It's been a bad week for the paperclip posse. On Tuesday, the government and the Tories called for a mass cull of civil servants.
Sir Peter Gershon, of the Office of Government Commerce, believes that a pan-Whitehall purchasing agency for construction and other contracts might save £15bn (see news). Oliver Letwin, the shadow chancellor, reckons he could save £35bn by taking a breaking ball to, for example, the DTI. Meanwhile, ºÚ¶´ÉçÇø sticks the boot into planners (pages 38-45).

Ever since the days of Yes, Minister, civil servants have been a soft target. "Are there really 516,000 of them? All funded by taxpayers? Impossible to fire? Princely state pensions? Gongs for just turning up each morning? And what, pray, do these pampered poltroons contribute?" Very little, according to Letwin. One mandarin has the role of horse tsar. You couldn't make it up. Unless you're in local government, that is, where they have "rolling shelter move-on officers", and "child pedestrian skills training co-ordinators". No wonder both parties feel on safe political ground in sharpening the axe. Who'd strike to save a horse tsar?

It's not just the silly job titles. Even serious branches of Whitehall are under scrutiny. For example, construction's civil servants have struggled to make an impact since they joined the DTI, which might explain the talk of expanding their remit to cover facilities management. Local authority planners have been in the firing line even longer. To illustrate their current state of powerlessness, read the tale of what happened when Southwark's officers tried to back plans for a 32-storey block of Thames-side flats (pages 40-44).

Why are the bureaucrats floundering? Money, in the case of planners. In an environment of low wages and scant resources, it's easy for planning consultants to skim off the talent, leaving a national shortfall of 4000 professionals. In response, John Prescott is offering an extra £350m to boost recruitment. Whitehall has lost some of its best brains to the business world too, particularly since the PFI; hence the talk of £300,000 salaries for top civil servants and Gershon's idea of creating a purchasing agency, run – one imagines – on private sector lines, with pay to match.

Gershon's proposal also highlights another reason for the weakness of our bureaucracies. The politicians who are now questioning their contribution have consistently misused them. Civil servants are natural policymakers, because, in general, they are very bright. Yet managerialist governments have tried to turn them into machines for hitting targets and given the policy role to private political advisers of the Ed Balls type. New Zealand, by contrast, has the kind of lean civil service the main parties want, but its function is strictly policy-orientated.

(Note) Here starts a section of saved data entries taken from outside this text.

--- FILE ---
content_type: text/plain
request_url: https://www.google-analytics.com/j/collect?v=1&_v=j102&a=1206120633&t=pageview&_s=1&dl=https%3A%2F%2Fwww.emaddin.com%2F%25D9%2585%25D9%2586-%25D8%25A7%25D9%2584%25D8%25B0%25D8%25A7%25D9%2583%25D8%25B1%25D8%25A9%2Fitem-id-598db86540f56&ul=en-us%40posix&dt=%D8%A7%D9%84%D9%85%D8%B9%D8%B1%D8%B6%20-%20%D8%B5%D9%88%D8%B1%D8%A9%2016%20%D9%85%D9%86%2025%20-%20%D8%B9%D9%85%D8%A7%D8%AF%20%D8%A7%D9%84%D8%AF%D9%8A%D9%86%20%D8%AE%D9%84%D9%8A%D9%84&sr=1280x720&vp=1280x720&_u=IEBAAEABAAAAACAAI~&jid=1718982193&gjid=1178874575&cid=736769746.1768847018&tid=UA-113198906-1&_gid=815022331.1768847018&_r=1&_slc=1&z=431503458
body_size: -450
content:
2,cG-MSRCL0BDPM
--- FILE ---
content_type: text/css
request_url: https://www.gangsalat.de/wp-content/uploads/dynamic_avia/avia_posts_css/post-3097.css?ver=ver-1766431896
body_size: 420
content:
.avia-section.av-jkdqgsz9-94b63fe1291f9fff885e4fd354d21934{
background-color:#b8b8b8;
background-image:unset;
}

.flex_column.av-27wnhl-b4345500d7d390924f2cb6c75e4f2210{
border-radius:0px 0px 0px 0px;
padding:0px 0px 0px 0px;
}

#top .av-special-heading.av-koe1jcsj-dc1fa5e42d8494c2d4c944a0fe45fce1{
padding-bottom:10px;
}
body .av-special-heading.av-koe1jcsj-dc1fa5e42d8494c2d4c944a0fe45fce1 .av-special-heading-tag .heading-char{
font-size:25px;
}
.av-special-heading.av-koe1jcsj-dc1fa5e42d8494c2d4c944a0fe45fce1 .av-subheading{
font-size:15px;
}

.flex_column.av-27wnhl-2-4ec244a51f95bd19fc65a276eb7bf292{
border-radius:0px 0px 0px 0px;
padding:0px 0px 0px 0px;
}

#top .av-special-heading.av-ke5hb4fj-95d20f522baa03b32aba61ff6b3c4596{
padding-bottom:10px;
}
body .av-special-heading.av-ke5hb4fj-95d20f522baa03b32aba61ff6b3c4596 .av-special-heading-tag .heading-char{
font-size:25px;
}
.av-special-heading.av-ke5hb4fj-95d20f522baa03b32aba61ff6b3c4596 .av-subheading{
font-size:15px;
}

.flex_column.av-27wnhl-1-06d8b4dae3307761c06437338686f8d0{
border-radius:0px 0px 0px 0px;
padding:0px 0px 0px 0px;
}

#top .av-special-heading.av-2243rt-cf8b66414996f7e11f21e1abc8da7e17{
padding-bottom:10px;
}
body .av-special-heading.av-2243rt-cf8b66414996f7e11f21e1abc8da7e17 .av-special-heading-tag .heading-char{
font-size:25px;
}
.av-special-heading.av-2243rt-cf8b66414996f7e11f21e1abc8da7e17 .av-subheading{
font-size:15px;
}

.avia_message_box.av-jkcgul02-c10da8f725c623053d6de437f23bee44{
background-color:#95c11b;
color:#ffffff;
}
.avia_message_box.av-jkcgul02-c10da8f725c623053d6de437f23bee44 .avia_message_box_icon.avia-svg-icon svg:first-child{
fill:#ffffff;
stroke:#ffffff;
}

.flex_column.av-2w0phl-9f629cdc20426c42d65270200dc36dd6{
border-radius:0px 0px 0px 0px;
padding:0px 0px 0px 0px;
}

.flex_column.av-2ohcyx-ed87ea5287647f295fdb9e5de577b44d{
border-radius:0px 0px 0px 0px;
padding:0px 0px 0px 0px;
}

It's the same in local authorities, where the power of planners to shape policy is undermined by institutionalised nimbyism on one hand – witness Barratt's experience in Bromley (page 44) – and Prescott's dissipation of power on the other. Whither professional planning in the age of RDAs, UDCs and national housing quotas? Prescott may, with some justification, have lost faith in council planners. But unless his government reforms the system, rather than circumventing it, planning will remain a world where nothing works. And planning departments, like parts of Whitehall, will become a world where nobody wants to work.